Jobs
A: According to the text on Yangtze carp spawning, what water temperature range makes spawning most effective?
B: Reproduce the section of the text on Yangtze carp spawning that opens with the words containing "Figure 2. Annual" and closes with "environmental flow operation.".

* BEGIN Source *

Carps have specific hydrological requirements for spawning. Water temperatures must exceed 18°C, with spawning most effective between 21 and 24°C. Spawning is triggered by the rising water temperatures and increases in flow that occur during the late spring. Adults spawn in the open water and eggs and larvae drift downstream. Larval fish float until they have developed in size and are capable of moving into nursery habitats along the river's edge. These nursery habitats include floodplain lakes and seasonal wetlands that are hydrologically connected to the Yangtze, including Dongting Lake and Poyang Lake (Zhang et al., 2000; Chen et al., 2009). This period of development generally requires at least 100 km of river distance with flowing water because the eggs can sink if flow velocity is below 0.2 m/s.
Fish numbers in the Yangtze River and associated fishery harvests have been declining due to overfishing, illegal fishing, and water pollution from industrial waste discharge, agricultural chemical runoff, aquaculture, and community sewage (Cao et al., 2008; Ye et al., 2014). The changes of fish early resources since 1997 have shown in Figure 2. Fish have also been negatively impacted by habitat loss and degradation from dredging and from the disconnection of floodplain lakes and wetlands from the main river (Fang et al., 2006; Cheng et al., 2014). The disconnection the lakes to the river prevents fish from accessing both spawning and nursery habitats. Further, the extensive construction of dams and reservoirs in the Yangtze Basin—more than 5,000 total with a storage capacity >100,000 m3—has resulted in extensive barriers to migration and changes in the natural flow regime (Li et al., 2016).
Figure 2. Annual results of monitoring of carp egg and larvae in the Yangtze downstream of Three Gorges Dam during three periods: before the dam, after dam closure, and during the period of environmental flow operation.
Specific impacts of the Three Gorges Dam include its effects on habitat, connectivity, and the flow regime. The consequences of these changes for carp have been closely studied. According to a hydrological analysis at Yichang Station, downstream of the dam site, the construction and operation of the dam has resulted in changes in flow patterns, including more erratic flows and increased flow variability during April and May. These changes are likely the result of releases to create storage space in the reservoir in anticipation of the upcoming flood season. This modified flow regime is significantly less effective in stimulating spawning behavior of the carps. Thus, since the completion of the Three Gorges Dam, the change of the flow pattern and the decline of the average flooding period are the key factors affecting the natural spawning of the four carp species (Yangtze River Fisheries Research Institute, 2011). It is possible that these pressures have acted synergistically to impact fish populations.

* END Source *
* BEGIN Supplied information *

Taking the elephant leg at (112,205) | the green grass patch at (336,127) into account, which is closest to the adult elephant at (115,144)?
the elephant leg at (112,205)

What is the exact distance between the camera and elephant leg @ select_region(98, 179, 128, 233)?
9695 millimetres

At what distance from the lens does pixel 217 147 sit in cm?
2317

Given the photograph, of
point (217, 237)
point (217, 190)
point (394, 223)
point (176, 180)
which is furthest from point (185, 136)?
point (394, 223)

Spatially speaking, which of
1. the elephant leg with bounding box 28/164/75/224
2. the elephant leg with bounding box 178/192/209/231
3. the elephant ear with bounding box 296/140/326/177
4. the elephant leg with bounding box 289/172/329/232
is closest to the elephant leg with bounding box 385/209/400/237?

* END Supplied information *

The results
A: Between 21 and 24°C.

B:
Figure 2. Annual results of monitoring of carp egg and larvae in the Yangtze downstream of Three Gorges Dam during three periods: before the dam, after dam closure, and during the period of environmental flow operation.